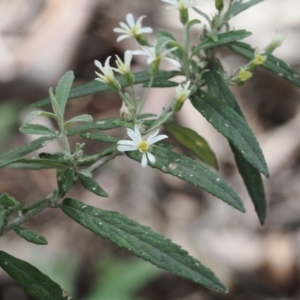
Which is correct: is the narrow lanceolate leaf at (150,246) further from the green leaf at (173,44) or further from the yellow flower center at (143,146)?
the green leaf at (173,44)

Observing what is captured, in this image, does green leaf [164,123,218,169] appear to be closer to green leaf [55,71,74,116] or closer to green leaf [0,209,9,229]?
green leaf [55,71,74,116]

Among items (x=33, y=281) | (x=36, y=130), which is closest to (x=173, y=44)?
(x=36, y=130)

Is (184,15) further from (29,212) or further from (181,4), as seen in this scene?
(29,212)

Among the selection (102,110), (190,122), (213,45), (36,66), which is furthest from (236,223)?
(213,45)

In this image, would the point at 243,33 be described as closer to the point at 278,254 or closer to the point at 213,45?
the point at 213,45

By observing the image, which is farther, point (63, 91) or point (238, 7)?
point (238, 7)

+-------+

◆ **Do this**: Could you print each item above verbatim, leaving out the pictures?

◆ **The answer**:
Which is correct: is the narrow lanceolate leaf at (150,246) further from the green leaf at (173,44) or further from the yellow flower center at (143,146)?
the green leaf at (173,44)

Observing what is captured, in this image, does green leaf [164,123,218,169] appear to be closer to green leaf [55,71,74,116] or closer to green leaf [0,209,9,229]?
green leaf [55,71,74,116]

Among items (x=33, y=281) | (x=36, y=130), which is closest to (x=173, y=44)?
(x=36, y=130)

Is (184,15) further from (29,212) or further from (181,4), as seen in this scene?
(29,212)

Among the selection (102,110), (190,122), (213,45), (36,66), which is furthest from (236,223)?
(213,45)

In this image, would the point at 243,33 be described as closer to the point at 278,254 or closer to the point at 213,45?
the point at 213,45

By observing the image, which is farther, point (63, 91) or point (238, 7)?
point (238, 7)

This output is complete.